Vikings: Valhalla (stagione 2), la recensione
Vikings: Valhalla conferma quanto di buono fatto intuire con la prima stagione, ed elegge Frida Gustavsson a nuova regina dei vichinghi
La recensione della stagione 2 della serie Vikings: Valhalla, diponibile su Netflix
Una serie adatta al binge watching
Il motivo principale per cui questa seconda stagione è già uno dei prodotti più adatti al binge watching dell’anno è lo stesso per cui la stagione passata funzionava: ci sono tre o quattro storyline più o meno intrecciate (più meno che più, questa volta), e Vikings: Valhalla non sgarra mai, non perde tempo a inseguire il contorno, mantiene sempre l’attenzione sul ristretto nucleo di protagonisti e ha così modo di far procedere gli eventi a ritmo forsennato, e a far sempre succedere qualcosa in ogni scena. Rispetto a Vikings, che nasceva per parlare di mitologia e ha finito per parlare di politica, Valhalla è una serie di avventura, di andare in posti e scoprire cose nuove, e se nel frattempo capita anche di riprendersi il trono di Norvegia è solo un bonus.
Aiuta che le storie raccontate siano molto diverse tra loro, e rimescolino anche i personaggi rispetto a come li abbiamo conosciuti nella stagione precedente. Senza scendere troppo nei dettagli, ma Leif e Harald abbandonano le coste della Norvegia per lanciarsi in un clamoroso road (ma anche river) trip nel corso del quale, diciamo così, incontreranno tanta gente e avranno tante avventure. Freydis, invece, che da Vikings ha ereditato lo scettro di Floki diventando l’ultima custode della fede negli antichi dèi, ha un destino più statico: senza scendere troppo nel dettaglio delle sue vicende, si ritroverà nel mezzo di uno scontro tra concezioni molto diverse di “fede negli antichi dèi”, nonché accerchiata da una serie di tematiche modernissime ma non forzate, prima fra tutte il trattamento riservato ai rifugiati politici. Se nel caso della strana coppia vichinga è l’armonia del gruppo a caratterizzare il racconto, al contrario Freydis si divora tutto quello che le sta attorno, catalizzando l’attenzione solo su di sé, anche grazie a una Frida Gustavsson posseduta, e che aiuta a sopportare qualche inevitabile momento di stanca dovuto alla già citata staticità della situazione.
La doppia anima ddel progetto
Fin dal primo sbarco di Ragnar in Inghilterra, Vikings ha sempre avuto una doppia anima, affiancando alle storyline vichinghe quelle più metropolitane e maneggione della corte britannica.
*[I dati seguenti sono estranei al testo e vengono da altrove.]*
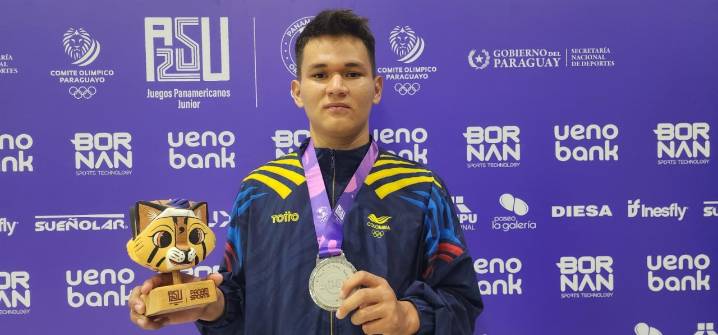 El taekwondista casanareño César Silva regresa a casa con medallas de plata y una nueva clasificación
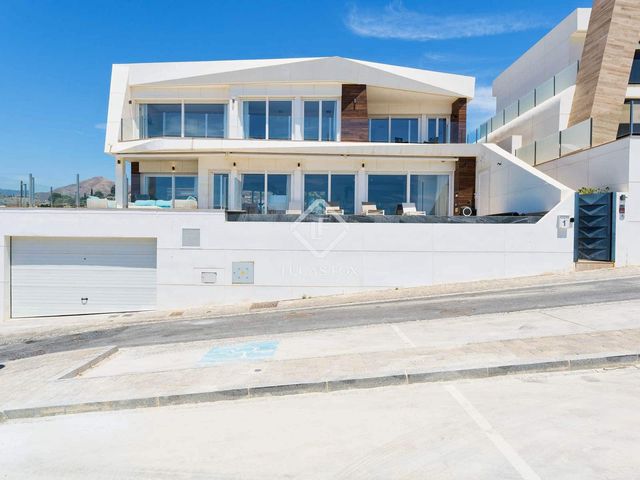 4 chambre Villa/Maison à vendre à La Herradura, Almuñécar avec piscine garage - 1 895 000 € (Ref: 9170710)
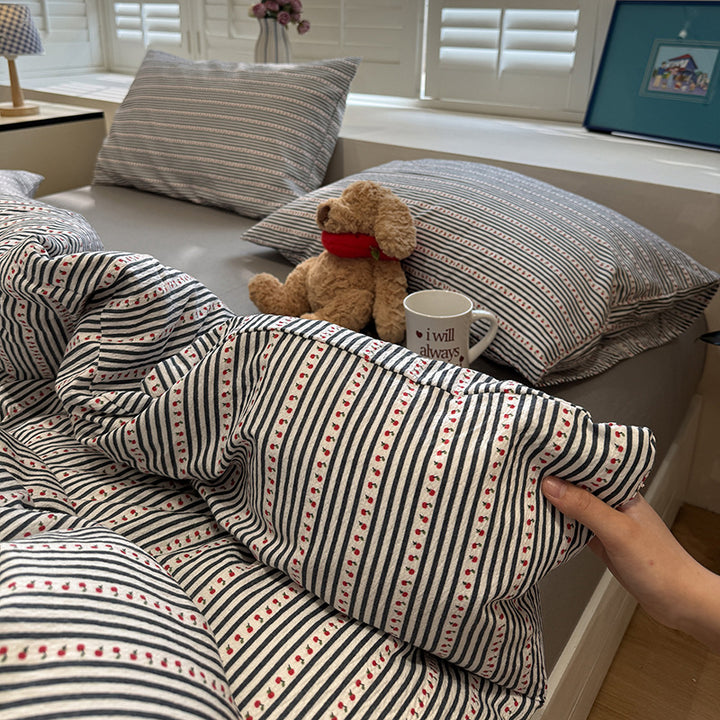 Cozy Plaid Bedding Set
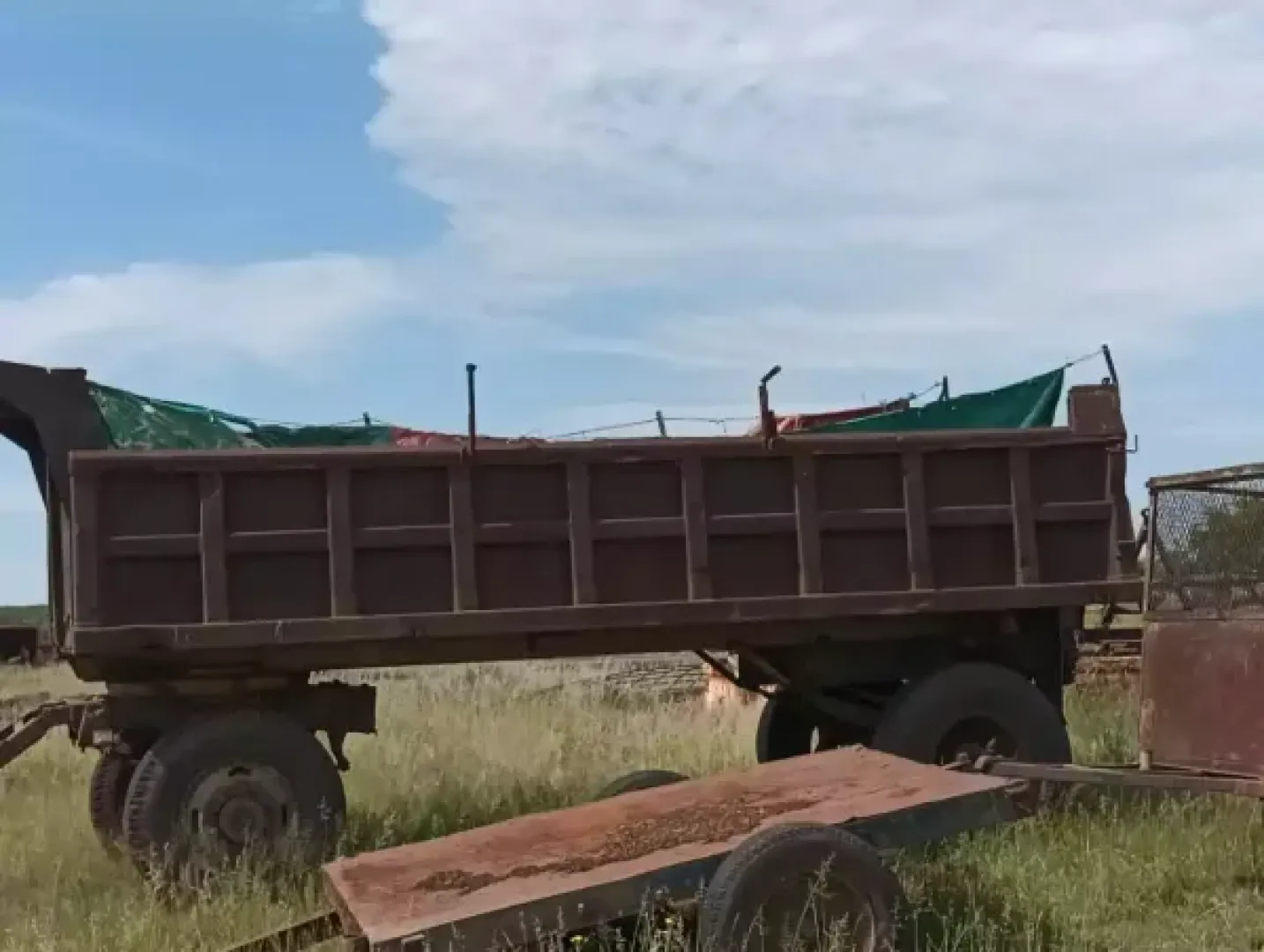 12 Cube Tipper bucket on wheels | QAC Equipment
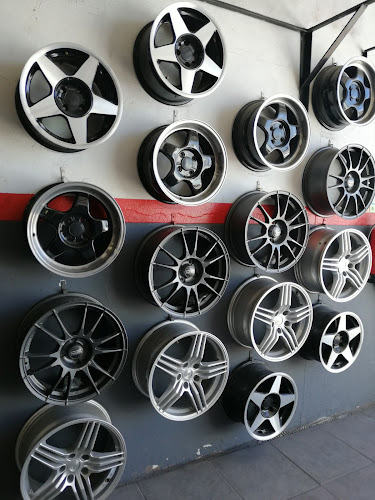 Propneu (Pneus, calibragem, alinhamento, venda e reparação de jantes e serviços de mecânica rápida) - Comércio de pneu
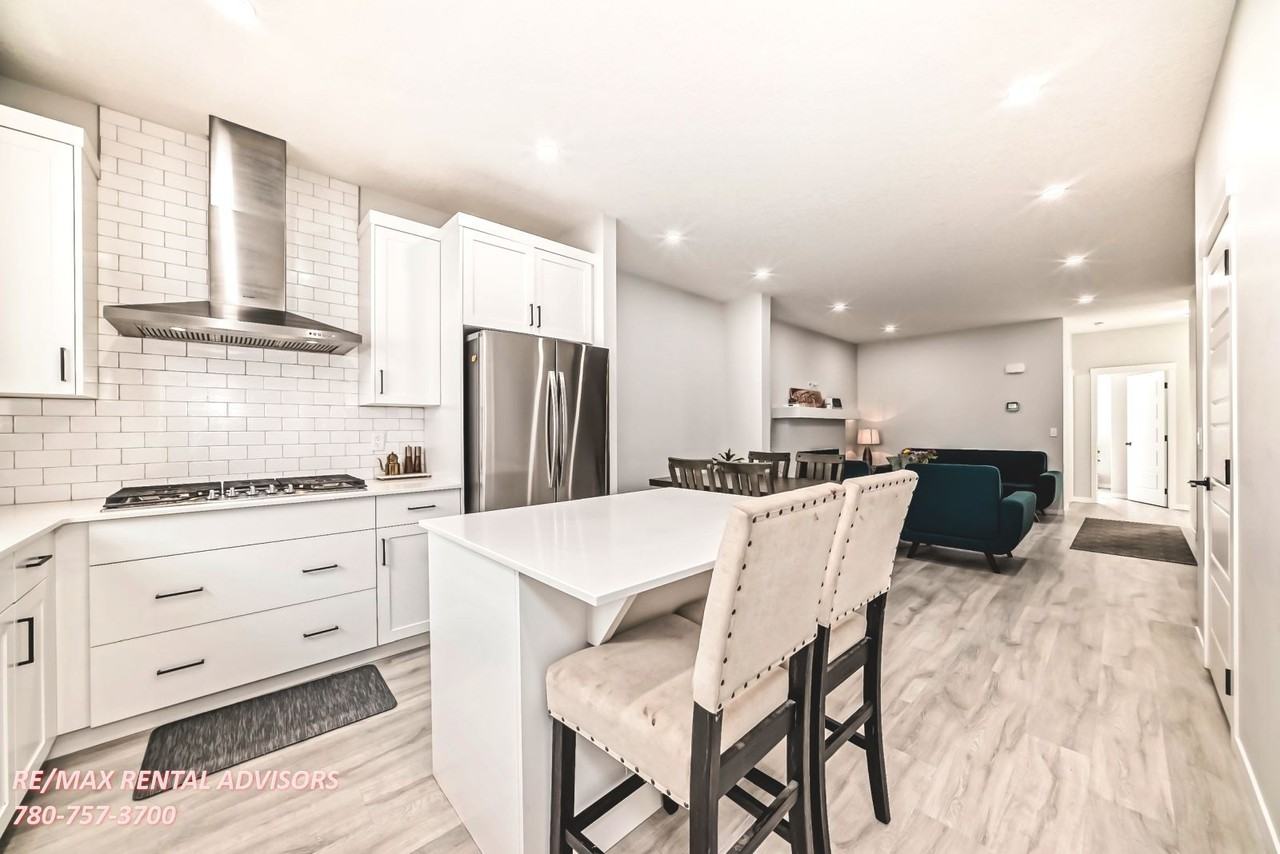 404 Lucas Blvd Nw - Photo 4 of 24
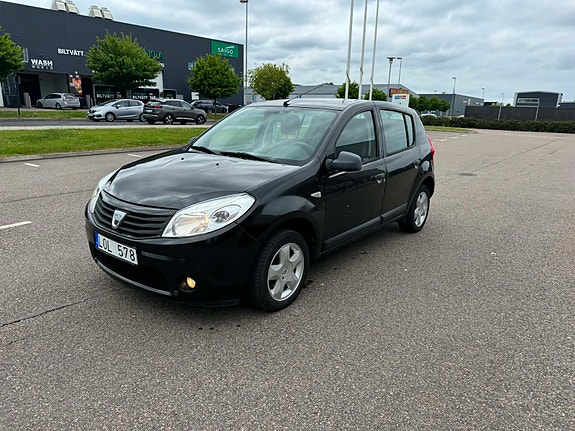Dacia Sandero 6 of 11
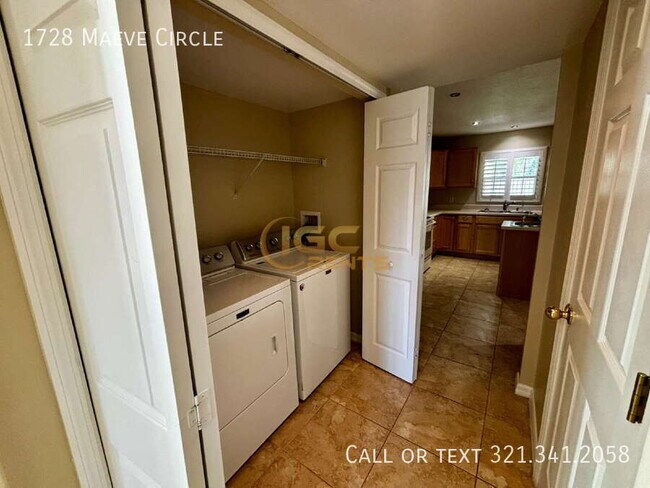 Building Photo - 1728 Maeve Cir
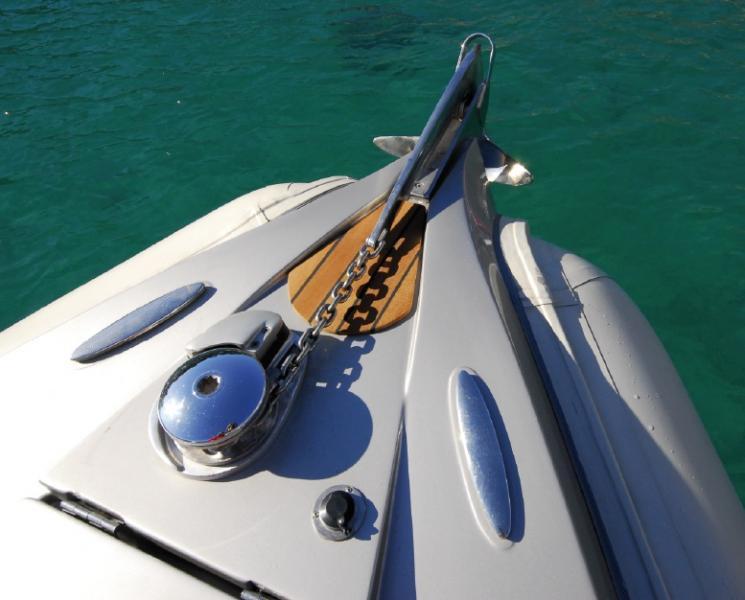 Le poste de pilotage offre une excellente ergonomie, mais on regrette l’absence d’un arceau inox de pare-brise (en option).
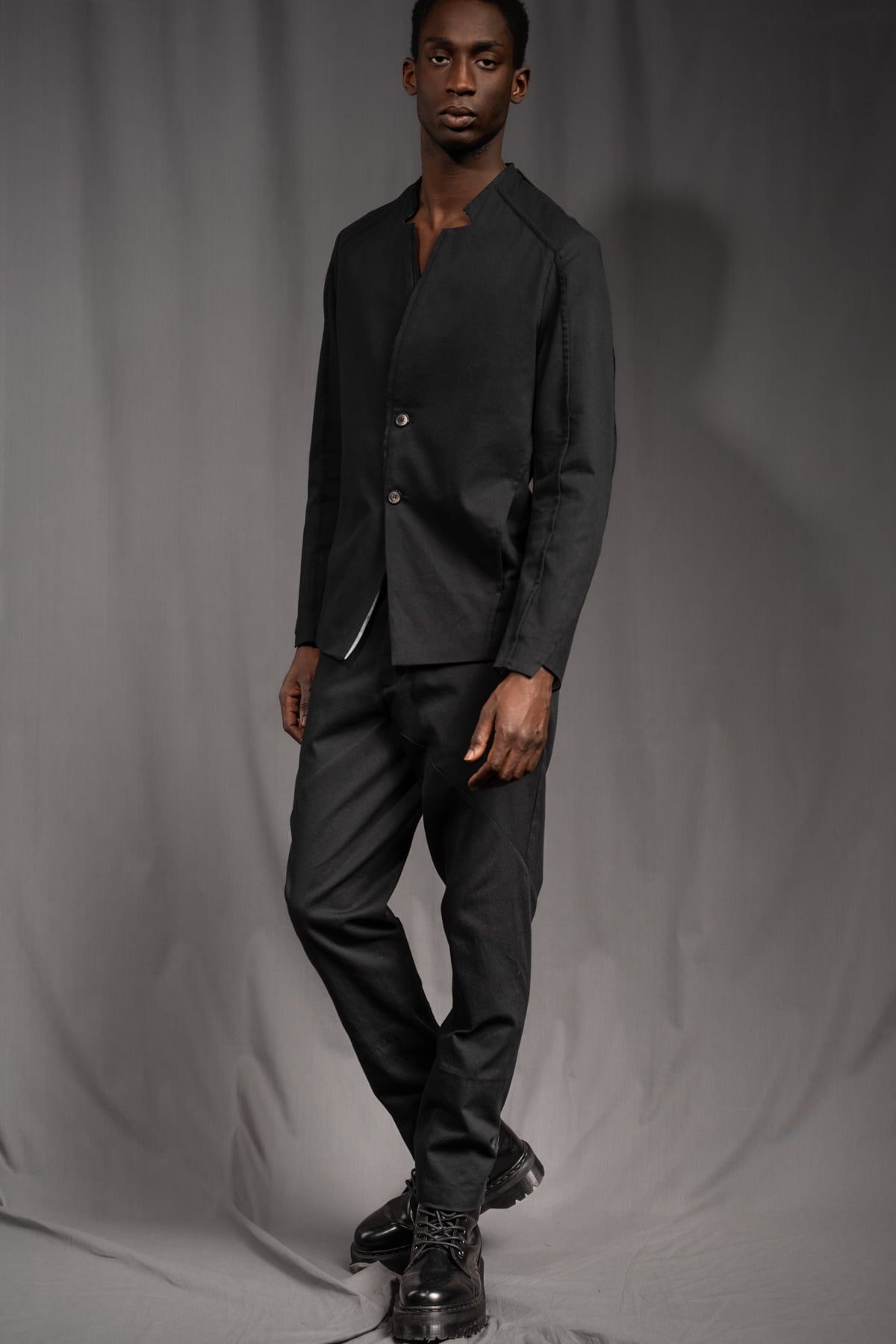 eigensinnig wien | WalEis | Außergewöhnlicher, schwarzer Designer Anzug für Herren aus leichter Baumwolle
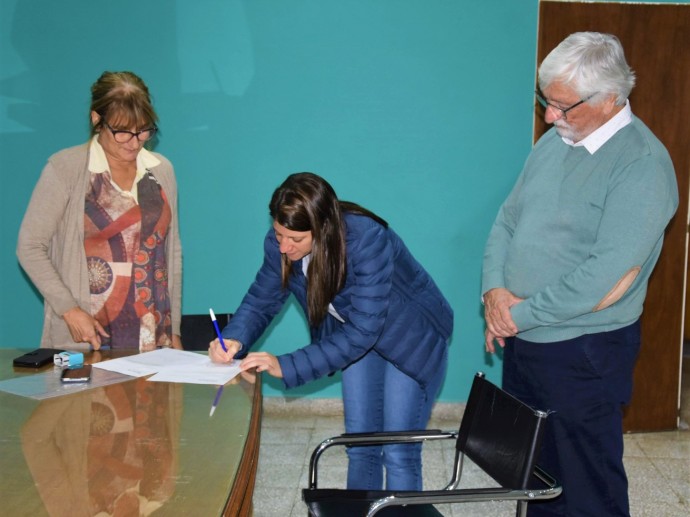 La Escuela Especial recibió zapatillas para el alumnado 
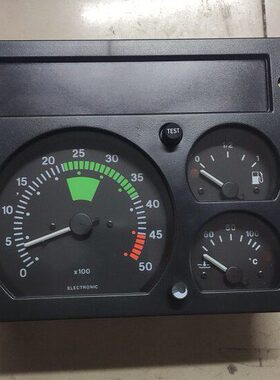 南京依维柯军车NJ2045三组合仪表总成 转速表燃油表水温表 原厂件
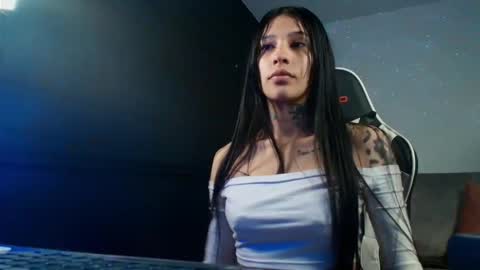 Snapshot of melissa_999g chatting on 14, 11, 2025 The Best deepthroat ever. online show from 14, 11, 2025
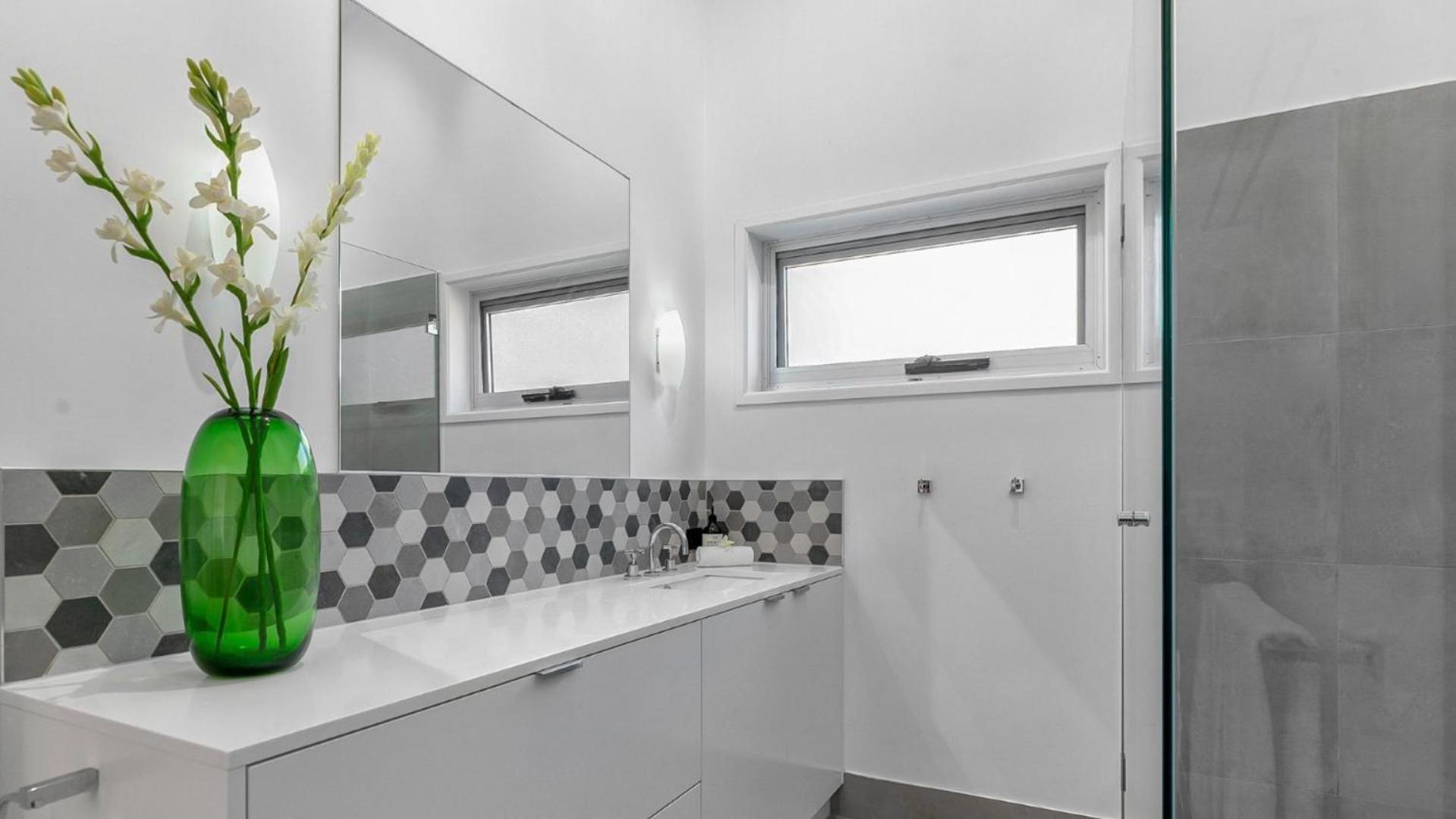 Holiday home Elanda St Luxurious Beachside Living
Valhalla, che riprende molte delle strutture e delle soluzioni narrative della serie madre, riserva molto spazio anche in questa seconda stagione agli intrighi di palazzo: sono i momenti in cui il ritmo scende, ma sono nobilitati dalla clamorosa prestazione di Laura Berlin nei panni della personificazione della paranoia, e di David Oakes in quelli della personificazione del trattenersi. Certo, i legami con la metà vichinga della vicenda si fanno sempre più flebili, ma non dubitiamo che certi amori facciano giri immensi anche in Norvegia, e la terza (e ultima?) stagione risolverà i nostri dubbi.
Vogliamo chiudere lodando il fatto che Vikings: Valhalla non è solo una serie di personaggi ma anche di azione, ed è realizzata con la giusta cura anche da questo punto di vista. Si vede poi che la squadra autoriale ha più confidenza con la materia e i personaggi, e può permettersi di esagerare con un tocco di deliziosa ultraviolenza come non la si vedeva da un po’ nel franchise. Ci sono combattimenti, risse, esplosioni e battaglie navali, e persino un momento Indiana Jones che è forse il modo migliore per capire se Vikings: Valhalla vi interessa o no. Per quanto ci riguarda noi approviamo, alzando i calici con aria truce.